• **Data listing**
◇ ◇ ◇ ◇
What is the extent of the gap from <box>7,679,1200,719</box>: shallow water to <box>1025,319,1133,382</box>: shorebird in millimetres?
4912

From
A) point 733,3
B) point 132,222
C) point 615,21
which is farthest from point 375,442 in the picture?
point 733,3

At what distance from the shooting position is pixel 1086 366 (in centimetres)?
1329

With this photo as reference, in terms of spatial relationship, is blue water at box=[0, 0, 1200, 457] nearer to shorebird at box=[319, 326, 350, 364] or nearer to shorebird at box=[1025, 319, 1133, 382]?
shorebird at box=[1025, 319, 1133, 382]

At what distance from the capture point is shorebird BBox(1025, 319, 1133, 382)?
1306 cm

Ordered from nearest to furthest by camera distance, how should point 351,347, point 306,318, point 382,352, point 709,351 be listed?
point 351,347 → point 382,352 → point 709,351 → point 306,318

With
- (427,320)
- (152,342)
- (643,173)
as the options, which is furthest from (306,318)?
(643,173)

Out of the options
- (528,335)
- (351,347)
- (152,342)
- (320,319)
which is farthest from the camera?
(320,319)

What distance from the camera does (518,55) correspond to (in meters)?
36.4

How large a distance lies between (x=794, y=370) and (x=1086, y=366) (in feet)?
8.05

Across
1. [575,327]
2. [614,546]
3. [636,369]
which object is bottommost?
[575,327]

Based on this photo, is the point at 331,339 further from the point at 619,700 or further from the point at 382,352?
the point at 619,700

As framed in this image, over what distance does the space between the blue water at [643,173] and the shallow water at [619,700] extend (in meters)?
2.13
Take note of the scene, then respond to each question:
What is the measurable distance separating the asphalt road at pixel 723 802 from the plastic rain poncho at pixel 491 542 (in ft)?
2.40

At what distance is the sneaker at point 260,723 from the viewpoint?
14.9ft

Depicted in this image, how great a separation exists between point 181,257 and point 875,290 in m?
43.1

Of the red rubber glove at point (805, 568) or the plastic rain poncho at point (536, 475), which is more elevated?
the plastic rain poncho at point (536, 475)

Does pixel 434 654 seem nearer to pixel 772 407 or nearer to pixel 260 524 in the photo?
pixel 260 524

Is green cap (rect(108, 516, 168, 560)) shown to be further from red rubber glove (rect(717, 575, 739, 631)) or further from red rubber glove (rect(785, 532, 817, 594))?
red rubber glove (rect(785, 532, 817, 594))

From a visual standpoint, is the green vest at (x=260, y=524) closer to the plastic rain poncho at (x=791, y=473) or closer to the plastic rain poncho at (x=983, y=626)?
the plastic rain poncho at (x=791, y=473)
◇ ◇ ◇ ◇
• **WHAT YOU WILL DO**
Reproduce word for word every line of the listing above, starting at the line with "Take note of" and continuing through the final line, both included.

• **FULL SOLUTION**
Take note of the scene, then respond to each question:
What is the measurable distance separating the asphalt road at pixel 723 802 from the plastic rain poncho at pixel 491 542 (in ft)?
2.40

At what distance is the sneaker at point 260,723 from the viewpoint?
14.9ft

Depicted in this image, how great a separation exists between point 181,257 and point 875,290 in m?
43.1

Of the red rubber glove at point (805, 568) or the plastic rain poncho at point (536, 475), which is more elevated?
the plastic rain poncho at point (536, 475)

Does pixel 434 654 seem nearer to pixel 772 407 or nearer to pixel 260 524 in the photo?
pixel 260 524

Is green cap (rect(108, 516, 168, 560)) shown to be further from red rubber glove (rect(717, 575, 739, 631)) or further from red rubber glove (rect(785, 532, 817, 594))?
red rubber glove (rect(785, 532, 817, 594))

From a visual standpoint, is the green vest at (x=260, y=524) closer to the plastic rain poncho at (x=791, y=473) or closer to the plastic rain poncho at (x=983, y=626)?
the plastic rain poncho at (x=791, y=473)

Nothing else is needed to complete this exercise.